§ **WHAT THIS TASK INVOLVES**: Leaving out any pictures, print the entries that follow exactly as they stand.

[Web page caption snippets]
*** Block opens ***
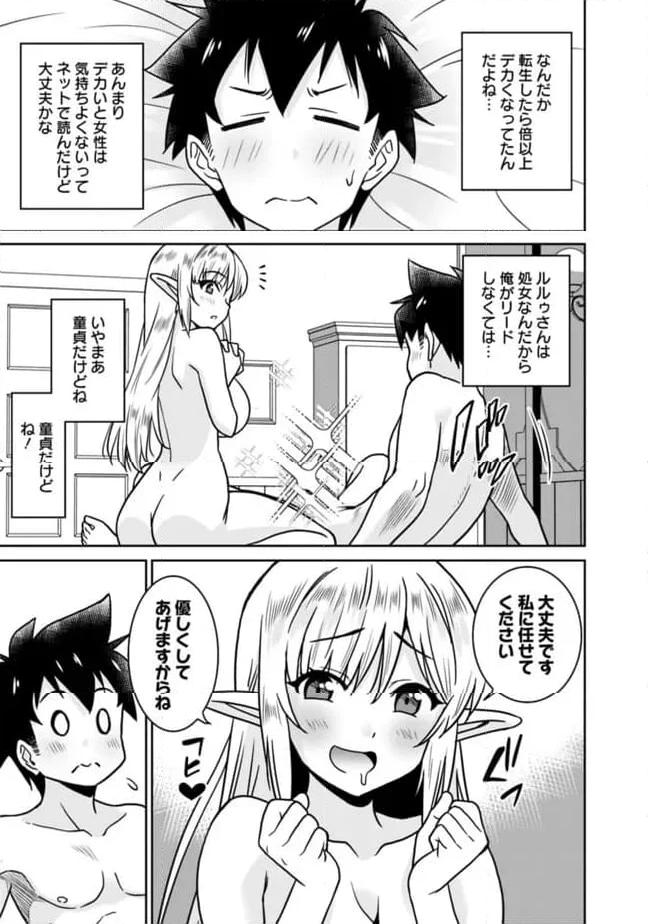 23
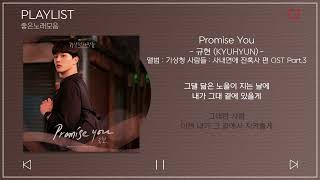 Full Part 15 기상청 사람들 OST 노래모음  기상청 사람들 사내연애 잔혹사 편Forecasting Love and Weather OST Part15 [upl. by Raina]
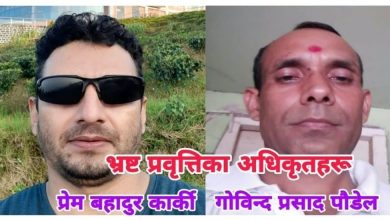Photo of वीरगञ्ज यातायात कार्यालयमा अनियमितताको आरोप, सनाखत नामसारी प्रक्रियामाथि छानबिनको माग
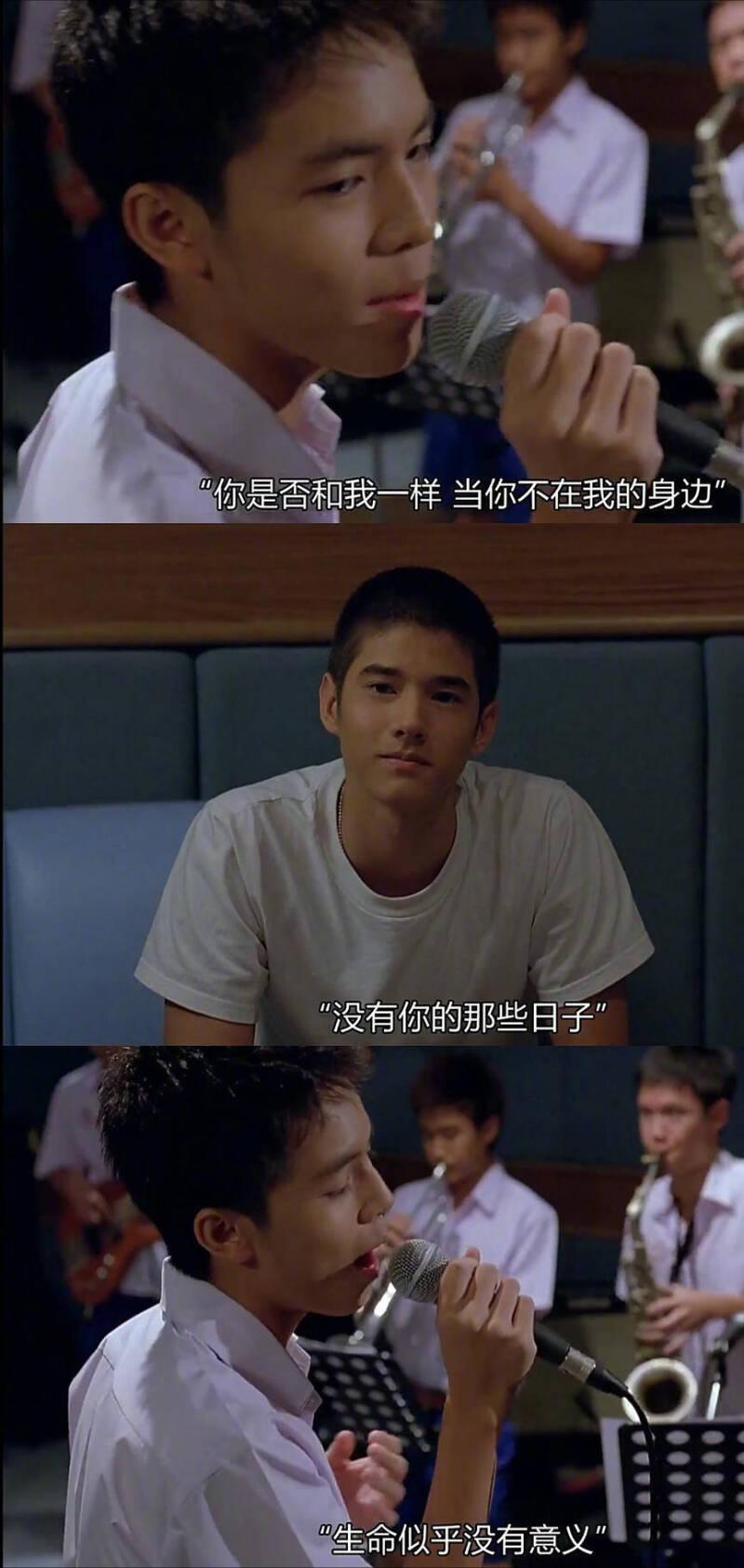 泰国国立法政大学介绍,泰国国立法政大学简介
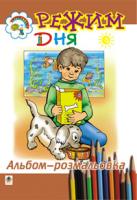 Золотник Ольга Василівна Режим дня. Альбом-розмальовка. 966-692-517-6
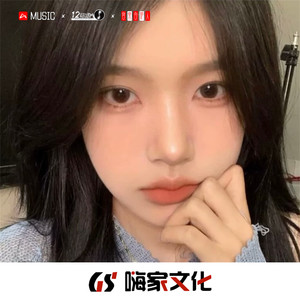 迈出了一步 下一步 (DJ版)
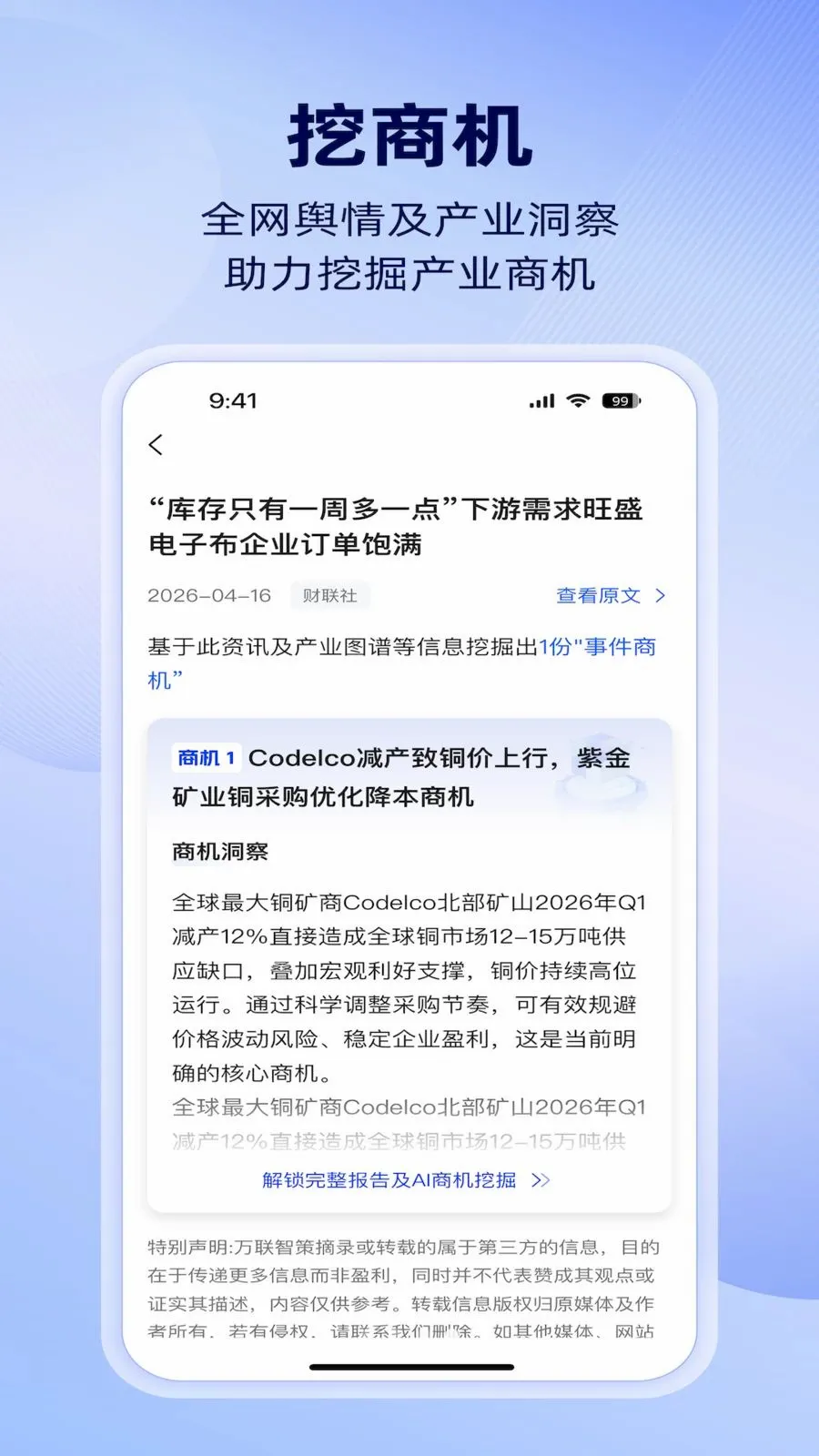 �����ǲ�(��ҵ��ͼ����)v1.4.0 ��׿��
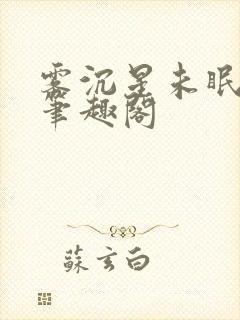 雾沉星未眠全文笔趣阁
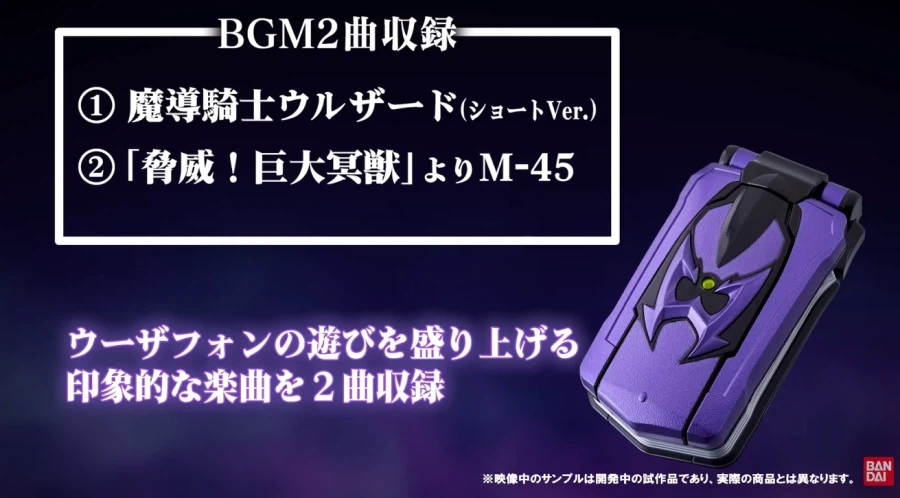 감다살 반다이_2.webp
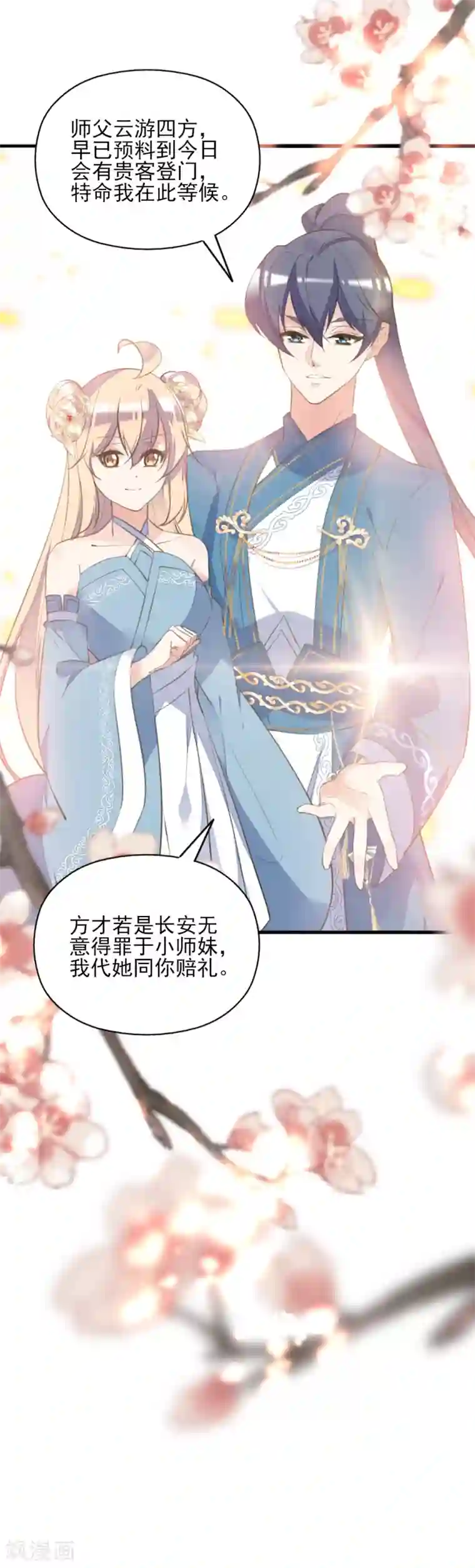 我的王妃有尾巴第二季第32话 新的旅途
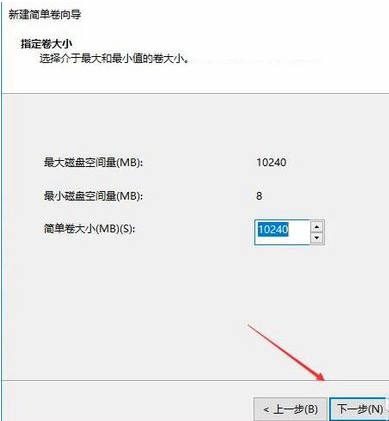 win10原版安装版iso镜像(win10系统镜像下载官网)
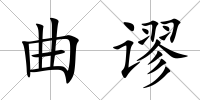 曲謬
*** Block closes ***
§ **EXPECTED OUTPUT**:
 23
 Full Part 15 기상청 사람들 OST 노래모음  기상청 사람들 사내연애 잔혹사 편Forecasting Love and Weather OST Part15 [upl. by Raina]
Photo of वीरगञ्ज यातायात कार्यालयमा अनियमितताको आरोप, सनाखत नामसारी प्रक्रियामाथि छानबिनको माग
 泰国国立法政大学介绍,泰国国立法政大学简介
 Золотник Ольга Василівна Режим дня. Альбом-розмальовка. 966-692-517-6
 迈出了一步 下一步 (DJ版)
 �����ǲ�(��ҵ��ͼ����)v1.4.0 ��׿��
 雾沉星未眠全文笔趣阁
 감다살 반다이_2.webp
 我的王妃有尾巴第二季第32话 新的旅途
 win10原版安装版iso镜像(win10系统镜像下载官网)
 曲謬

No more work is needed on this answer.